出題 1:
アゼルバイジャンGPの記事から、「結果的に今年のアゼルバイジャ」を含む箇所で始め、「と長谷川祐介総責任者は語る。」のところで終わる部分を一字一句そのまま引用してください。
出題 2:
アゼルバイジャンGPの記事に名前が登場する人物を、もれなく挙げてください。
出題 3:
アゼルバイジャンGPの記事を、最後の文の後から書き継いでください。

------ 抜粋本文 ------

残念だったのは、その新エンジンを予選とレースで使用できなかったことだ。理由は金曜日のフリー走行で新エンジンを搭載したフェルナンド・アロンソのマシンがギヤボックストラブルに見舞われたからだ。瞬間的にエンジンがオーバーレブしてしまったため、ホンダは大事をとって、土曜日以降の使用を見合わせ、アロンソ車にストフェル・バンドーンと同様スペック2を搭載した。
結果的に今年のアゼルバイジャンGPは大荒れの展開となったため、スペック2でも中団でポジション争いができ、アロンソは9位入賞を果たした。なお、レース終盤、アロンソが「ノーパワー、ノーバッテリー」と無線で訴えていたが、エンジンにもERS系にも問題はなかった。むしろ、アロンソがカルロス・サインツJr.にオーバーテイクを許したときに、アロンソがタイムを失っていたのはセクター1だった。そのため、DRSゾーンに入られて、簡単にオーバーテイクを許したのではないかと考えられる。
もうひとつ、アゼルバイジャンGPで得た明るい材料は、大事をとって温存したスペック3に明らかに問題がバクーで発見されなかったことだ。
「詳細はHRD Sakuraで調査してみないとわかりませんが、ここで見た限りでは大きな問題は見つかりませんでした。たぶん、大丈夫だと思います」と長谷川祐介総責任者は語る。

------ データ抜粋 ------

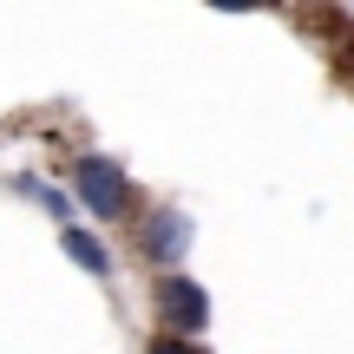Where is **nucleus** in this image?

------

解答 1:
結果的に今年のアゼルバイジャンGPは大荒れの展開となったため、スペック2でも中団でポジション争いができ、アロンソは9位入賞を果たした。なお、レース終盤、アロンソが「ノーパワー、ノーバッテリー」と無線で訴えていたが、エンジンにもERS系にも問題はなかった。むしろ、アロンソがカルロス・サインツJr.にオーバーテイクを許したときに、アロンソがタイムを失っていたのはセクター1だった。そのため、DRSゾーンに入られて、簡単にオーバーテイクを許したのではないかと考えられる。
もうひとつ、アゼルバイジャンGPで得た明るい材料は、大事をとって温存したスペック3に明らかに問題がバクーで発見されなかったことだ。
「詳細はHRD Sakuraで調査してみないとわかりませんが、ここで見た限りでは大きな問題は見つかりませんでした。たぶん、大丈夫だと思います」と長谷川祐介総責任者は語る。

解答 2:
フェルナンド・アロンソ、ストフェル・バンドーン、カルロス・サインツJr.、長谷川祐介

解答 3:
バクーで投入したスペック3は4基目のエンジンだった。その使用を土曜日以降見送ったホンダは、予選とレースでスペック2を5基目のエンジンとして使用した。もしバクーで投入したスペックが使い物にならなかった場合、ホンダはオーストリアGPで6基目のエンジンとしてスペック3を使用するしかなかった。
しかし、オーバーレブさせた4基目(スペック3)が使用ならば、5基目のエンジン(スペック2)は金曜日エンジンとして使い回し、4基目(スペック3)を予選とレース用に使うことができる。
アゼルバイジャンGPでは、2人とも多くのグリッド降格ペナルティを受けたが、そのほとんどはトラブルによるものではなく、オーストリアGPを見越した戦略的な交換だった。
「2人のドライバーには申し訳ないなかったんですが、ここでペナルティを集中させたのは、次からのレースで不利を被らないための戦術。スペック3もそれなりのパフォーマンスも見えてきた。ここから少しでも上昇していきたい」
まだまだトップは遠いが、前進は見られた。その前進は次のオーストリアGPで土曜日以降、成績として見られるだろう。